Task description: Exact copies of all entries are needed. Pictures are to be left out.
***** Data for this exercise
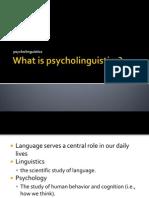 2.What is Psycholinguistics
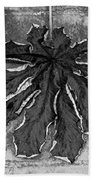 Dry Leaf Collection Bnw 1 Beach Towel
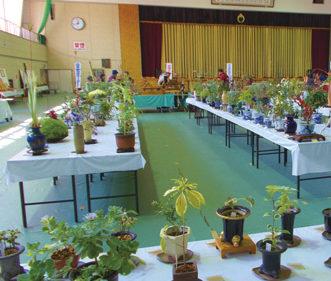 〈上小阿仁村〉山野草展示会▷山野草と花器の組み合わせにも注目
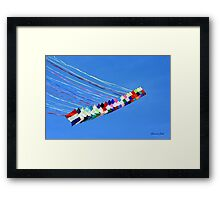 Dip and Dive, Wild and Free Framed Print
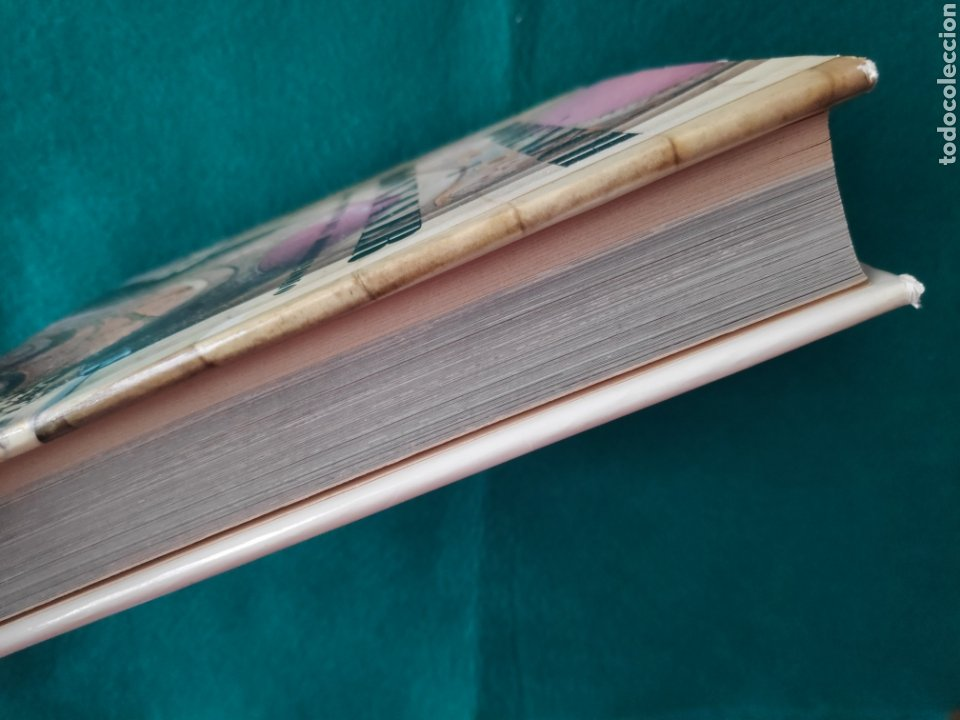Libros de segunda mano: DOMENECH I MONTANER ARQUITECTURA LIBRO FOTOGRAFÍA ARQUITECTO DEL MODERNISMO - Foto 11 - 222664700
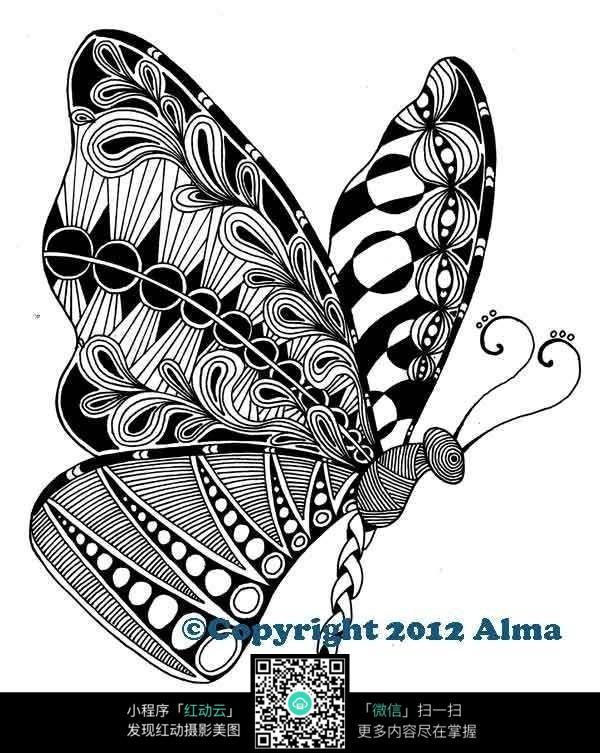 创意 大化蝶图片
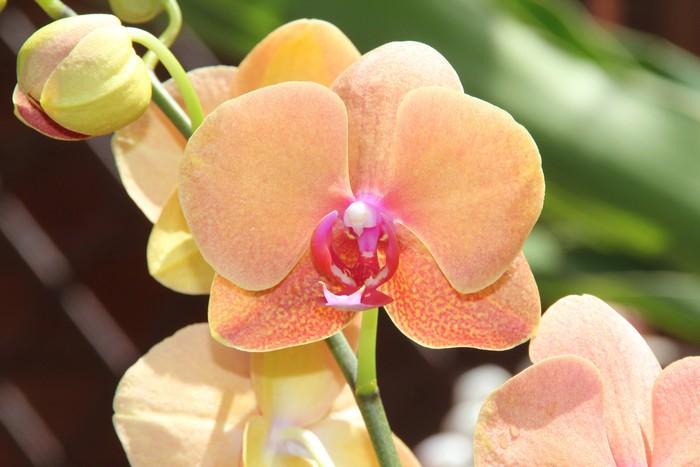 orchidee-ile-reunion-026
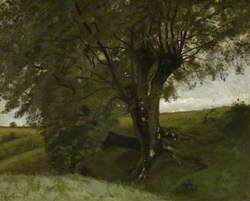 Landscape with an Ash Tree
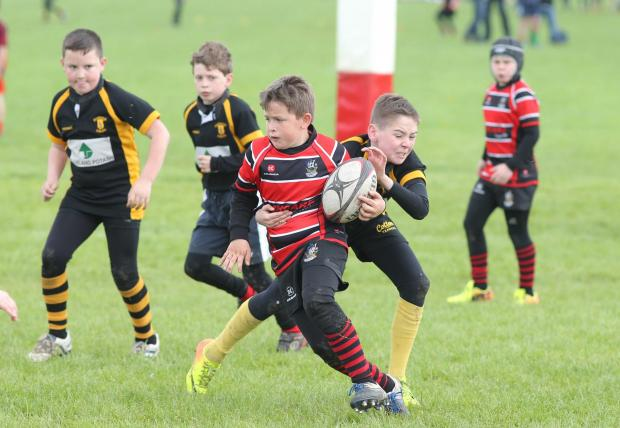 MAXIMUM EFFORT: Redcar in red versus Guisborough in black and yellow compete in Darlington's mini rugby festival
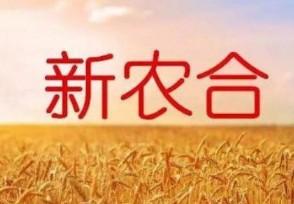 新农合算不算社保 揭两者的区别和关系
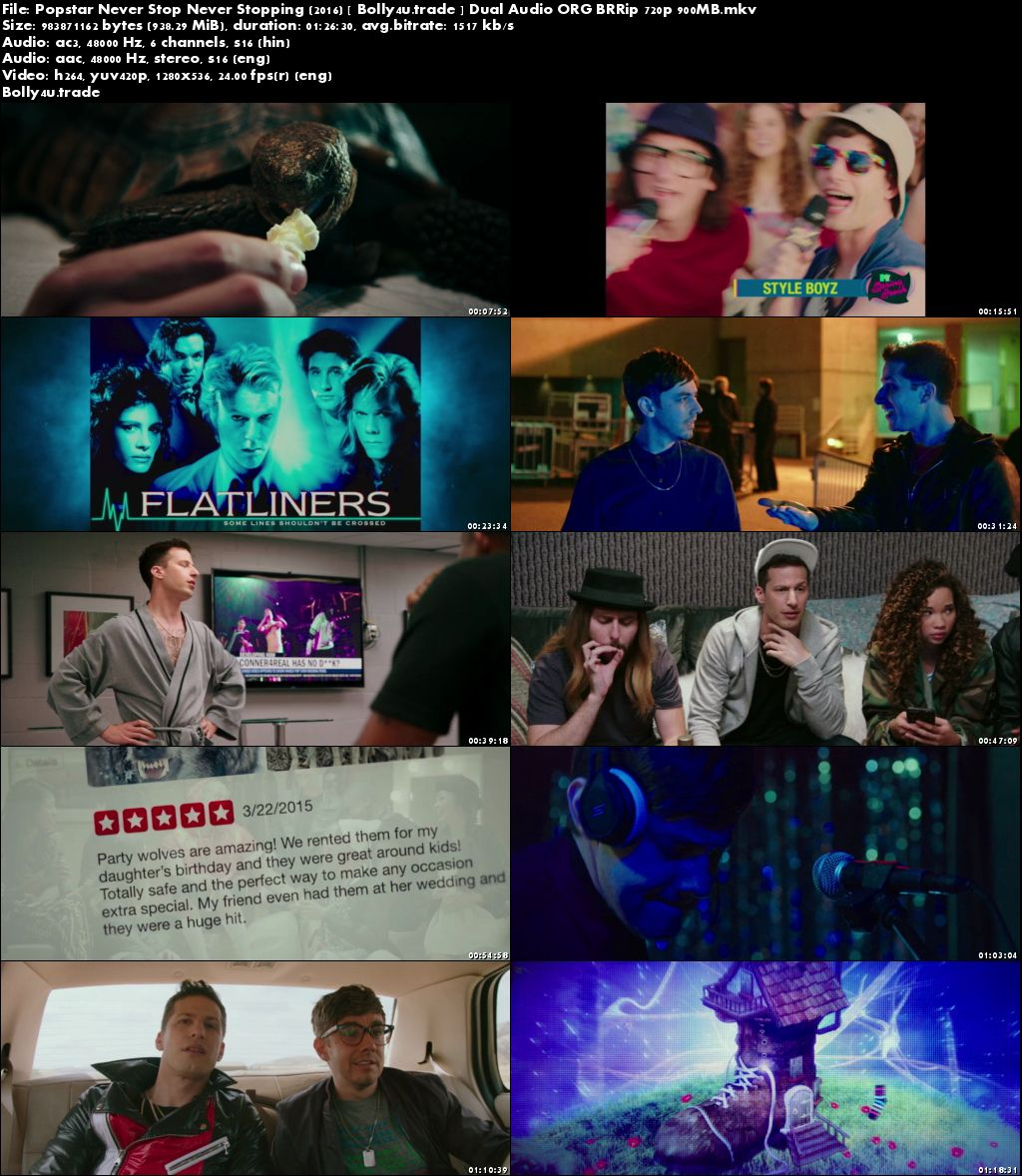 Popstar Never Stop Never Stopping 2016 BRRip 280Mb Hindi Dual Audio 480p Download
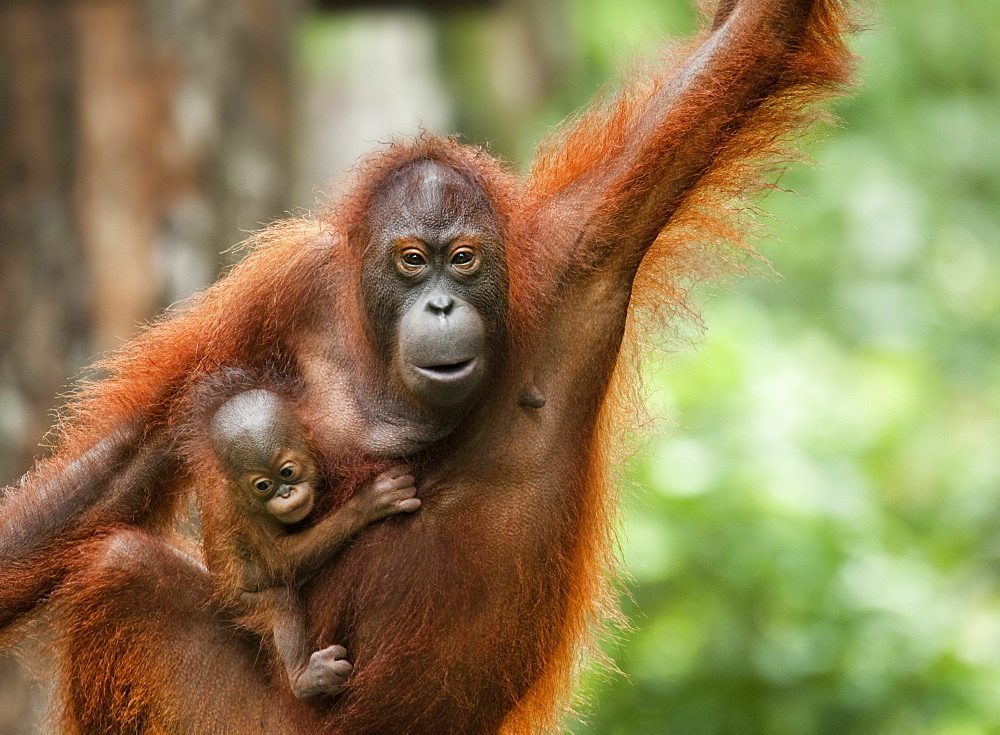 orangutan rehabilitation in sumatra essay Essay on globalization's effect on the orangutan throughout south east asia but is now confined to the islands of borneo and sumatra orangutans essay.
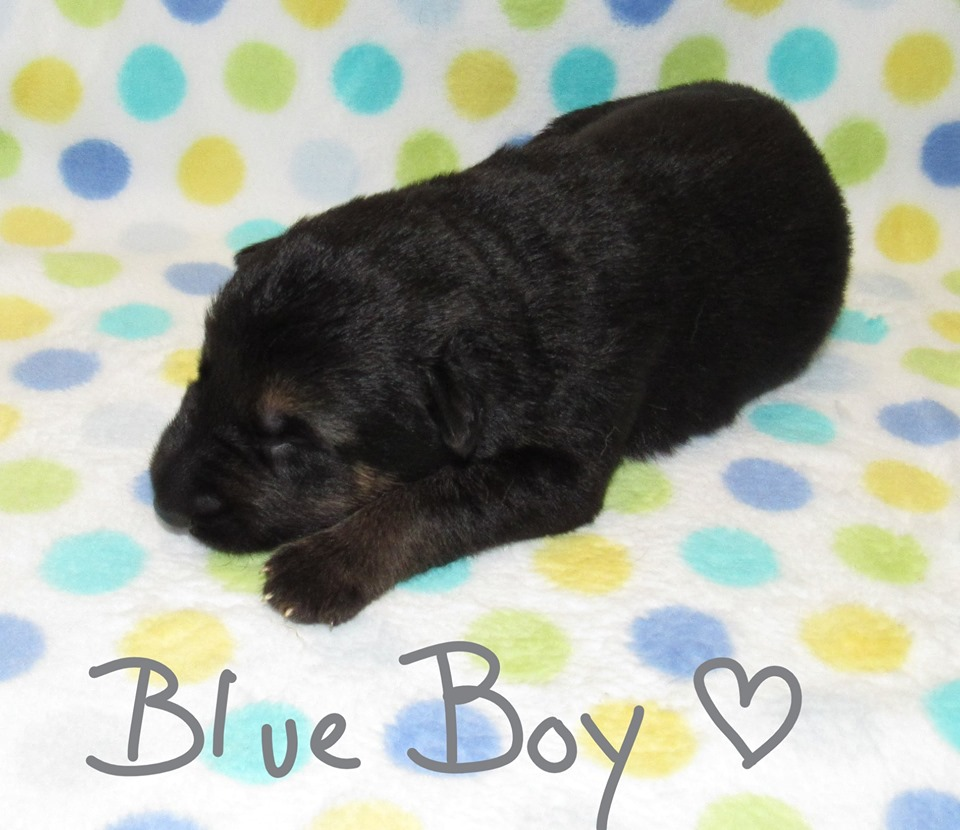 Blue Boy week 1 fbook 9-4-19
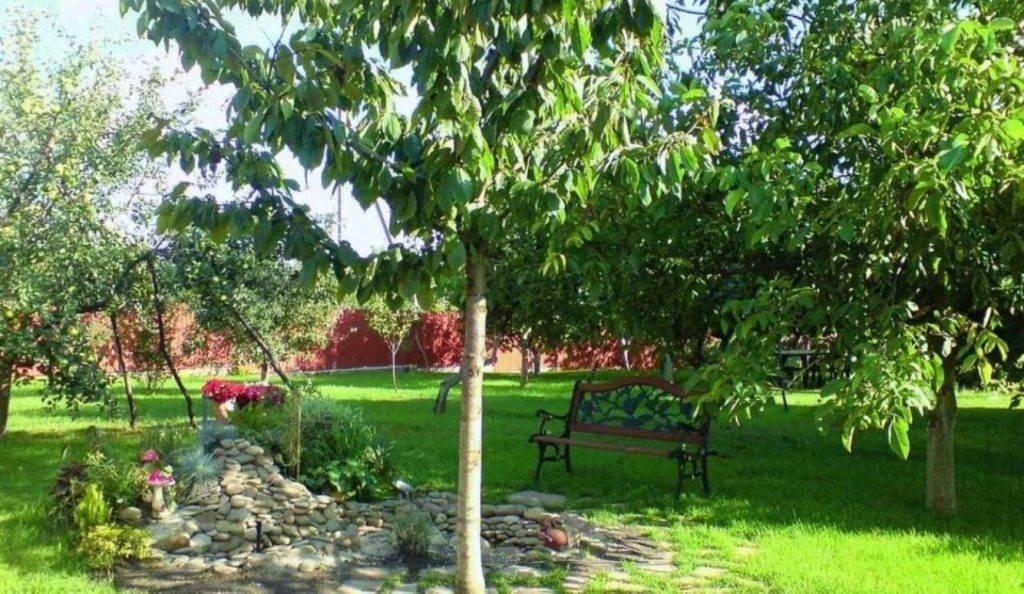 О совместимости плодовых деревьев и кустарников в саду: соседство, таблица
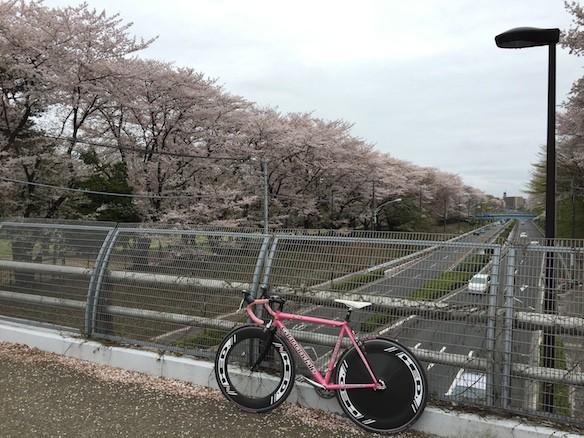 桜巡り2015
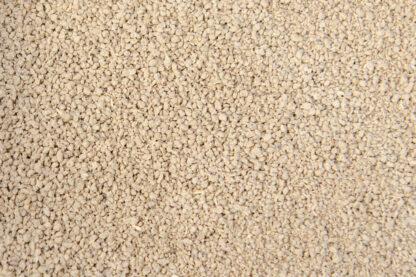 Amchoor Powder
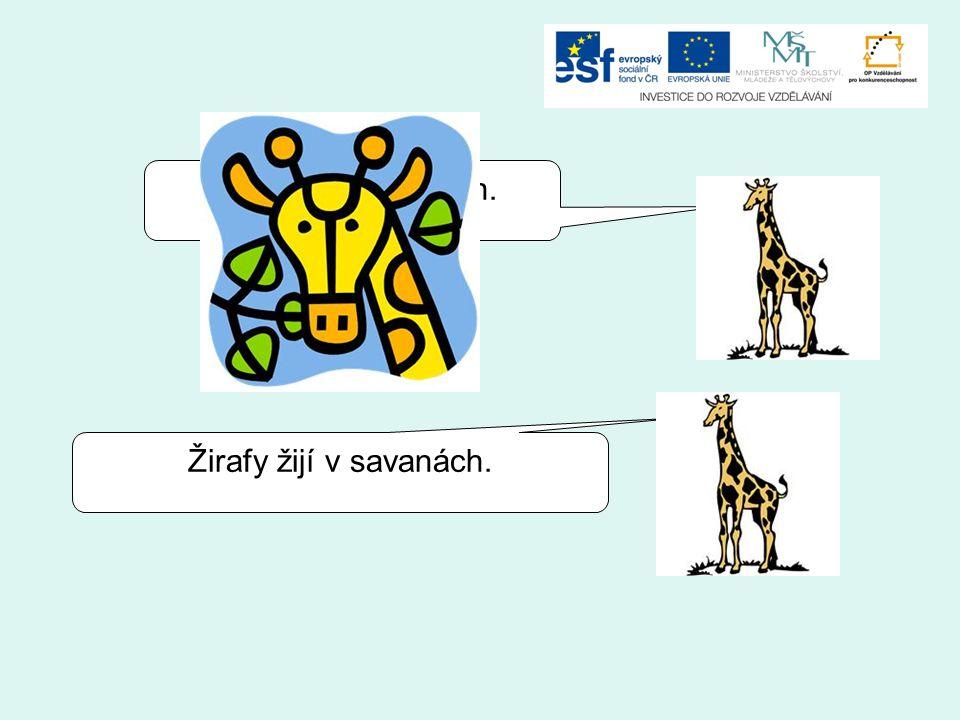 Žirafy žijí v pouštích. Žirafy žijí v savanách.
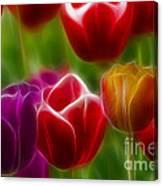 Tulips-7022-fractal Canvas Print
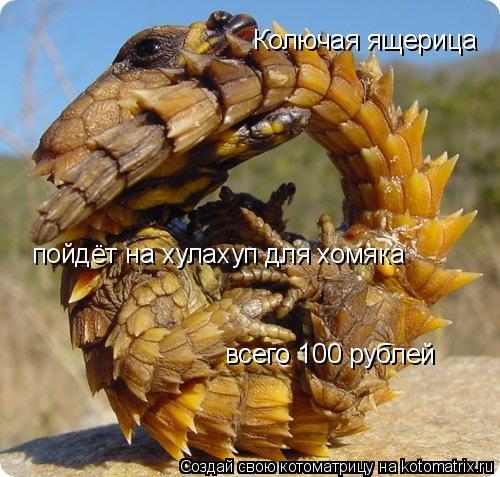Котоматрица: Колючая ящерица пойдёт на хулахуп для хомяка всего 100 рублей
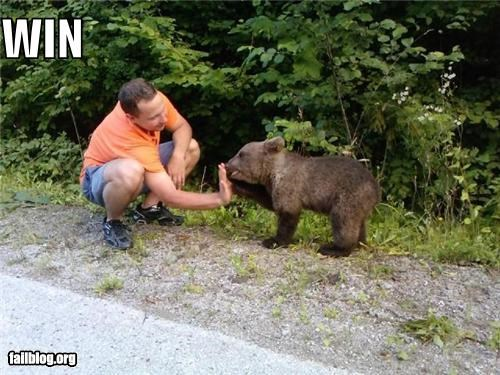 awesome,bears,cubs,failboat,g rated,high fives,nautre,win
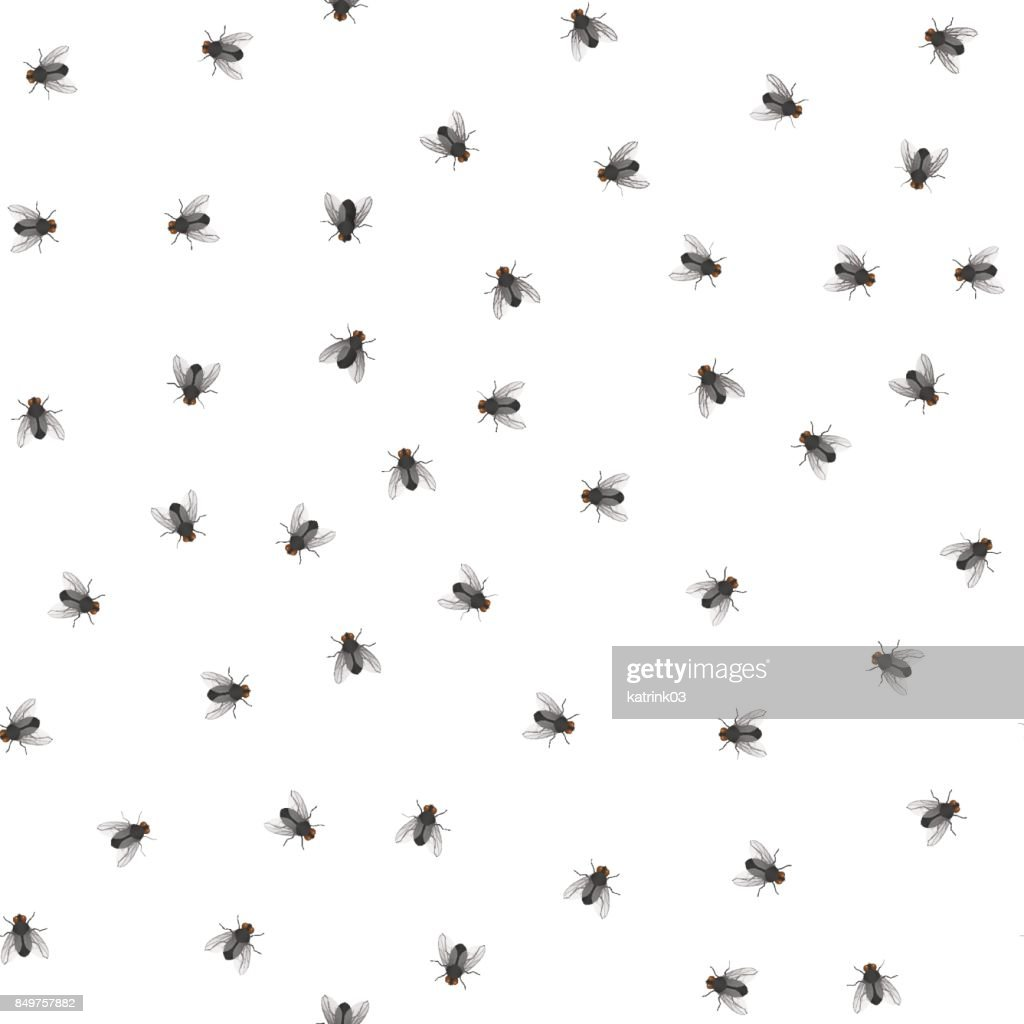 pattern of creeping flies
**********
Task answer:
 2.What is Psycholinguistics
 Dry Leaf Collection Bnw 1 Beach Towel
 〈上小阿仁村〉山野草展示会▷山野草と花器の組み合わせにも注目
 Dip and Dive, Wild and Free Framed Print
Libros de segunda mano: DOMENECH I MONTANER ARQUITECTURA LIBRO FOTOGRAFÍA ARQUITECTO DEL MODERNISMO - Foto 11 - 222664700
 创意 大化蝶图片
 orchidee-ile-reunion-026
 Landscape with an Ash Tree
 MAXIMUM EFFORT: Redcar in red versus Guisborough in black and yellow compete in Darlington's mini rugby festival
 新农合算不算社保 揭两者的区别和关系
 Popstar Never Stop Never Stopping 2016 BRRip 280Mb Hindi Dual Audio 480p Download
 orangutan rehabilitation in sumatra essay Essay on globalization's effect on the orangutan throughout south east asia but is now confined to the islands of borneo and sumatra orangutans essay.
 Blue Boy week 1 fbook 9-4-19
 О совместимости плодовых деревьев и кустарников в саду: соседство, таблица
 桜巡り2015
 Amchoor Powder
 Žirafy žijí v pouštích. Žirafy žijí v savanách.
 Tulips-7022-fractal Canvas Print
Котоматрица: Колючая ящерица пойдёт на хулахуп для хомяка всего 100 рублей
 awesome,bears,cubs,failboat,g rated,high fives,nautre,win
 pattern of creeping flies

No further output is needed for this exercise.